**Given problem:** Retype only what runs from the line that contains "From the candidates" through the last line of the listing below, both lines included.

◇ ◇ ◇ ◇

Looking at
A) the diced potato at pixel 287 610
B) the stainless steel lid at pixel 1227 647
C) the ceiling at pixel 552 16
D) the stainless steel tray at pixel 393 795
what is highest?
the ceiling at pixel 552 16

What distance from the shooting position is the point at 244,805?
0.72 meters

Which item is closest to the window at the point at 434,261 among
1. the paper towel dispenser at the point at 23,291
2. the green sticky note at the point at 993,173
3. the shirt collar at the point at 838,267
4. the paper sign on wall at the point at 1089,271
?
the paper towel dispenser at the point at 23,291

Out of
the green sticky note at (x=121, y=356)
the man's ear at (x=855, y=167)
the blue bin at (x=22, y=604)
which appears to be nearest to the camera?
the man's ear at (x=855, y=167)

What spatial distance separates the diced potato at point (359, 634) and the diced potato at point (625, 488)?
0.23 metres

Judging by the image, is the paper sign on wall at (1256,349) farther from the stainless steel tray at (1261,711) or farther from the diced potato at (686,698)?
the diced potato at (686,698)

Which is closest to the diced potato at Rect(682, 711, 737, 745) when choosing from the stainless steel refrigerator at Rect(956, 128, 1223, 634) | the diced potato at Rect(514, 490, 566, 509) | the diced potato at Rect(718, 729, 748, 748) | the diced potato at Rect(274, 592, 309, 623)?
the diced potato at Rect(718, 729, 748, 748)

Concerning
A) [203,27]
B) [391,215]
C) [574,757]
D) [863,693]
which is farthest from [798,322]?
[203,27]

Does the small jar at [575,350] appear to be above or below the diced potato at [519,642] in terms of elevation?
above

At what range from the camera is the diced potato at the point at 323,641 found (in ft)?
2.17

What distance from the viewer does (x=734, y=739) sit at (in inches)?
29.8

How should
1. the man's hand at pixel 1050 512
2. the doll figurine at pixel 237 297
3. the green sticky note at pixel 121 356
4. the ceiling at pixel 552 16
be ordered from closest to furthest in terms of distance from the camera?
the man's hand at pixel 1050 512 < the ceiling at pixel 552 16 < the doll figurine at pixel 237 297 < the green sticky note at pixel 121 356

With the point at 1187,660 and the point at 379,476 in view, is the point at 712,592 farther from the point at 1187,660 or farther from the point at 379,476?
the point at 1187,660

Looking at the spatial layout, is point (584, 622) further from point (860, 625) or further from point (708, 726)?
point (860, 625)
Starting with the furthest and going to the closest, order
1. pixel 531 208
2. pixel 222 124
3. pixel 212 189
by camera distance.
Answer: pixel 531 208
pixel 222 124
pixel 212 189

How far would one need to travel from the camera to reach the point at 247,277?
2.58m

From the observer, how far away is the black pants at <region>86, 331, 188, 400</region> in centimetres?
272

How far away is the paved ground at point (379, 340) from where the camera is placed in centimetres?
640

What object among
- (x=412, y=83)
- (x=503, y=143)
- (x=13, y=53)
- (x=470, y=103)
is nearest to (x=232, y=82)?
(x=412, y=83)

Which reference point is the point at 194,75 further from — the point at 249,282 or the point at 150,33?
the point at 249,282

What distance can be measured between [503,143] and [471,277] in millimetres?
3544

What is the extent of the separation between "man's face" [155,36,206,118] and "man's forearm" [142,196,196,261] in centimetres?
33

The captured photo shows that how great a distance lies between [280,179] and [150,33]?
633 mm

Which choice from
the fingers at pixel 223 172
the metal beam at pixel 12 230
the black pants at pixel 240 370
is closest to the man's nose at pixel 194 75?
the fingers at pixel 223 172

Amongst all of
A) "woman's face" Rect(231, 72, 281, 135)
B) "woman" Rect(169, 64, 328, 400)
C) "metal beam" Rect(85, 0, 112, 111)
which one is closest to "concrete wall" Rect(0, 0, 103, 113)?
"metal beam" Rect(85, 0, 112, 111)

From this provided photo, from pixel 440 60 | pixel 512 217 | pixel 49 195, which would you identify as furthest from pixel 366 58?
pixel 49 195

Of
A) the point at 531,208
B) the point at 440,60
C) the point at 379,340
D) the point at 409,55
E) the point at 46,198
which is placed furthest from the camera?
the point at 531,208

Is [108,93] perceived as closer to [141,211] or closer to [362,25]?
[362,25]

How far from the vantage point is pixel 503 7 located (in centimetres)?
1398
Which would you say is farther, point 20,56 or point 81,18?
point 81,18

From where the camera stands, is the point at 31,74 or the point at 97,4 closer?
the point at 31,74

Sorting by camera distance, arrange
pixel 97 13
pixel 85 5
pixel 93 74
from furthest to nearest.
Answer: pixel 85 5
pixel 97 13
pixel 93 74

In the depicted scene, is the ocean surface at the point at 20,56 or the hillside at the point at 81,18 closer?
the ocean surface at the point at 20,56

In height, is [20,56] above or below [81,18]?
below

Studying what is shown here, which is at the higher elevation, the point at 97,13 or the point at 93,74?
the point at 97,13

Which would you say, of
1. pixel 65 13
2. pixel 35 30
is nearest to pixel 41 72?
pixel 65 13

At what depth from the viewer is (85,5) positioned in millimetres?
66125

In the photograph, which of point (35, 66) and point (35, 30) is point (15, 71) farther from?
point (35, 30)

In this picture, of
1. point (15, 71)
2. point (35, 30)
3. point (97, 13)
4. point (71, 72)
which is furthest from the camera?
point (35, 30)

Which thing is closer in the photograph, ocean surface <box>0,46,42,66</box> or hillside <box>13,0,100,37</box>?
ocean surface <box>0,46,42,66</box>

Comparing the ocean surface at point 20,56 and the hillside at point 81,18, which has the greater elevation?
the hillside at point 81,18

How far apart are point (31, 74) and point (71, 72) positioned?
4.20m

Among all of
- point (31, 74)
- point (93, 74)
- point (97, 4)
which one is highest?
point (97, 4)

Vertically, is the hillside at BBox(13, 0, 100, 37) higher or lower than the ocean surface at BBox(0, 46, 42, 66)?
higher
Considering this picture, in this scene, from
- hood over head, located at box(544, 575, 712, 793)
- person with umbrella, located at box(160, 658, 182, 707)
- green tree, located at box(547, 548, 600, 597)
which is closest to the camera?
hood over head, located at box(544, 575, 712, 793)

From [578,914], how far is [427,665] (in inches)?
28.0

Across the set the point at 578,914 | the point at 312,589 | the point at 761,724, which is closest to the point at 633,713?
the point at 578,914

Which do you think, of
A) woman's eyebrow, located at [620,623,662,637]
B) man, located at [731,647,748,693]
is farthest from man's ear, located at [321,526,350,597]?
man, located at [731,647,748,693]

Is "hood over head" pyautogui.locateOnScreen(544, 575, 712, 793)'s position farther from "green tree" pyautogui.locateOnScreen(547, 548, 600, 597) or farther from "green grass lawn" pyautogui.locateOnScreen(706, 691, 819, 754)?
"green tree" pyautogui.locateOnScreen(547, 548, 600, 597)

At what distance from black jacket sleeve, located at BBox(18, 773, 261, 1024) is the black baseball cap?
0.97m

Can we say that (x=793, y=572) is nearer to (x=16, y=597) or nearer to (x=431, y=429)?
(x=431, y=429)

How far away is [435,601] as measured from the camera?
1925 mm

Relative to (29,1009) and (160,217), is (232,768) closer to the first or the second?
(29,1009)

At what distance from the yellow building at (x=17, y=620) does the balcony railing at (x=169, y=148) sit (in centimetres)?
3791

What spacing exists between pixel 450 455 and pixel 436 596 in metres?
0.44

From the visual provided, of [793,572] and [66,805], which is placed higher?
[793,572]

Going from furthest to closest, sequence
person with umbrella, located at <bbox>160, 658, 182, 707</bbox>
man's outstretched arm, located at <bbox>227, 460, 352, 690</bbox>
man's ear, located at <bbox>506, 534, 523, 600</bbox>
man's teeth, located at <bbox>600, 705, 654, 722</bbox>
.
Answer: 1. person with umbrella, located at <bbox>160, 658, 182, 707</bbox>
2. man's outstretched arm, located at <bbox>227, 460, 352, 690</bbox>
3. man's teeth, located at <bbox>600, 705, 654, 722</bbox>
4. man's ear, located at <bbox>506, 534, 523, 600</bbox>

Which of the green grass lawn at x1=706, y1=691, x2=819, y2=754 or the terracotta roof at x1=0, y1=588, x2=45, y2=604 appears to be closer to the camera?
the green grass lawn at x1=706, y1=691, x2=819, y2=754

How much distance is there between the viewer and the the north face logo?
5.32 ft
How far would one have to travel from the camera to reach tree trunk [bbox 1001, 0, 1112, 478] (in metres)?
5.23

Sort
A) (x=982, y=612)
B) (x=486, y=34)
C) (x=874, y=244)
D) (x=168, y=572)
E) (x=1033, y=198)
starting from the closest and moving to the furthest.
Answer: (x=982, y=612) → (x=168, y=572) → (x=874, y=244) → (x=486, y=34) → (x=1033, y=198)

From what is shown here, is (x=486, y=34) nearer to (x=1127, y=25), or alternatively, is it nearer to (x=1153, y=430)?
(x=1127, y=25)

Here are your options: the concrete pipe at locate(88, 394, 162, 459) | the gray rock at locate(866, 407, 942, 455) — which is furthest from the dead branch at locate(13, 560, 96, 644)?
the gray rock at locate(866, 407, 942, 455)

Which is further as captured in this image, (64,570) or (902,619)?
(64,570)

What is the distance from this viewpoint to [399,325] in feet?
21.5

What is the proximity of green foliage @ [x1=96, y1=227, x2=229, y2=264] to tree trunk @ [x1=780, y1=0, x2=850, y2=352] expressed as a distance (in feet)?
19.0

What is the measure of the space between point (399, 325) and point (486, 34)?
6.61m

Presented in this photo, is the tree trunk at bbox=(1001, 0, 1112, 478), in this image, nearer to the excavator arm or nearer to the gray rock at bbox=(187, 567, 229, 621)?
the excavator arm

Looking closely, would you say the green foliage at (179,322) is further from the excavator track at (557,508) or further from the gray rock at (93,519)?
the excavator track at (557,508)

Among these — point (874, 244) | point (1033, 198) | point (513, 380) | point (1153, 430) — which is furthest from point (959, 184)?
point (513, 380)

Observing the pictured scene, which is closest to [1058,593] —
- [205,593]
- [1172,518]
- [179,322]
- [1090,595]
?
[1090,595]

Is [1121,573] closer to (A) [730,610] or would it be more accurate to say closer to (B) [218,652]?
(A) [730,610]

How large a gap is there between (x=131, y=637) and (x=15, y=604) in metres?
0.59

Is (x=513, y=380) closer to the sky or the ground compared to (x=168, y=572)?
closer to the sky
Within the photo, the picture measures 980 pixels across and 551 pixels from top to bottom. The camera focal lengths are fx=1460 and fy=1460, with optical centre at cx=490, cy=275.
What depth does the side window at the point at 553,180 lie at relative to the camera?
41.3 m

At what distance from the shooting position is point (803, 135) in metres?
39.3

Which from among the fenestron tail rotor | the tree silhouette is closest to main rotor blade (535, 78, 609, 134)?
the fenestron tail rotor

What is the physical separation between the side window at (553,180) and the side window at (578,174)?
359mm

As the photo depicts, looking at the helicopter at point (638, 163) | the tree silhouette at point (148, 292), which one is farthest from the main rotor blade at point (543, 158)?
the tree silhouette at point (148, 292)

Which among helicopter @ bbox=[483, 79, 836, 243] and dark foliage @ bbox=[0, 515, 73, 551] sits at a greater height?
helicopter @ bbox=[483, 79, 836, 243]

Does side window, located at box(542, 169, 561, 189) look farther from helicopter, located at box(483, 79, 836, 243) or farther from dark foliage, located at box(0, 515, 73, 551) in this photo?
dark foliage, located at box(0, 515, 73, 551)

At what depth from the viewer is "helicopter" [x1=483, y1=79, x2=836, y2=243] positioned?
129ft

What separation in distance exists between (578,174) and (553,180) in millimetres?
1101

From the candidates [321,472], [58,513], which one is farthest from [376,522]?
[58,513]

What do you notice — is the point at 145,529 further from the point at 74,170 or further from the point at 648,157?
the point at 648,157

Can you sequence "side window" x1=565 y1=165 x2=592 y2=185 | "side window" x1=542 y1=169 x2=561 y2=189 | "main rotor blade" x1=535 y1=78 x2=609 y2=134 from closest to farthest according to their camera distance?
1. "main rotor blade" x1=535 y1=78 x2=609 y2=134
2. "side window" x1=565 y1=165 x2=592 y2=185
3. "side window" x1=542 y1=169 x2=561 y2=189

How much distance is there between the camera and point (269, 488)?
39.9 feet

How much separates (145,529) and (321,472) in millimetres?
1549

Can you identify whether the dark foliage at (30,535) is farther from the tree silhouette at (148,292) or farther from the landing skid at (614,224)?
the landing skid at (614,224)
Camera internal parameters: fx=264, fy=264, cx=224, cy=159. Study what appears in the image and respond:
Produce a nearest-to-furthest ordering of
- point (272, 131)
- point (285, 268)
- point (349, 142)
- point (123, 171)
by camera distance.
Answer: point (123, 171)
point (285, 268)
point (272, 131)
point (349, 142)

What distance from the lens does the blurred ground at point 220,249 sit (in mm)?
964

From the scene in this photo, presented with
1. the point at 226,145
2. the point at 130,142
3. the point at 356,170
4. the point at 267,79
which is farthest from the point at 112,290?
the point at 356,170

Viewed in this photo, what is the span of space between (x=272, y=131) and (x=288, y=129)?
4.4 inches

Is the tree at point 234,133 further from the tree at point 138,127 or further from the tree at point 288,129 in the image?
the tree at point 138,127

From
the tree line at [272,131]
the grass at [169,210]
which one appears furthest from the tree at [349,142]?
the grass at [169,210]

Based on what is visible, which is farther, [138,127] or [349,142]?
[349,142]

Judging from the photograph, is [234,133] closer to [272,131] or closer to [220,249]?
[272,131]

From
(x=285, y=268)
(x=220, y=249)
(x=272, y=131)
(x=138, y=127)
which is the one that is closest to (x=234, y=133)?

◇ ◇ ◇ ◇

**Correct result:**
From the candidates [321,472], [58,513], which one is farthest from [376,522]?
[58,513]

What do you notice — is the point at 145,529 further from the point at 74,170 or further from the point at 648,157?
the point at 648,157

Can you sequence "side window" x1=565 y1=165 x2=592 y2=185 | "side window" x1=542 y1=169 x2=561 y2=189 | "main rotor blade" x1=535 y1=78 x2=609 y2=134 from closest to farthest according to their camera distance?
1. "main rotor blade" x1=535 y1=78 x2=609 y2=134
2. "side window" x1=565 y1=165 x2=592 y2=185
3. "side window" x1=542 y1=169 x2=561 y2=189

How much distance is there between the camera and point (269, 488)?
39.9 feet

How much separates (145,529) and (321,472) in millimetres?
1549

Can you identify whether the dark foliage at (30,535) is farther from the tree silhouette at (148,292) or farther from the landing skid at (614,224)?
the landing skid at (614,224)
Camera internal parameters: fx=264, fy=264, cx=224, cy=159. Study what appears in the image and respond:
Produce a nearest-to-furthest ordering of
- point (272, 131)
- point (285, 268)
- point (349, 142)
- point (123, 171)
by camera distance.
Answer: point (123, 171)
point (285, 268)
point (272, 131)
point (349, 142)

What distance from the lens does the blurred ground at point 220,249 sit (in mm)?
964

From the scene in this photo, presented with
1. the point at 226,145
2. the point at 130,142
3. the point at 356,170
4. the point at 267,79
which is farthest from the point at 112,290?
the point at 356,170

Viewed in this photo, what is the span of space between (x=272, y=131) and (x=288, y=129)?
4.4 inches

Is the tree at point 234,133 further from the tree at point 138,127 or further from the tree at point 288,129 in the image?
the tree at point 138,127

From
the tree line at [272,131]
the grass at [169,210]
which one appears furthest from the tree at [349,142]?
the grass at [169,210]

Based on what is visible, which is farther, [138,127] or [349,142]?
[349,142]

Judging from the photograph, is [234,133] closer to [272,131] or closer to [220,249]?
[272,131]

From
(x=285, y=268)
(x=220, y=249)
(x=272, y=131)
(x=138, y=127)
which is the one that is closest to (x=234, y=133)?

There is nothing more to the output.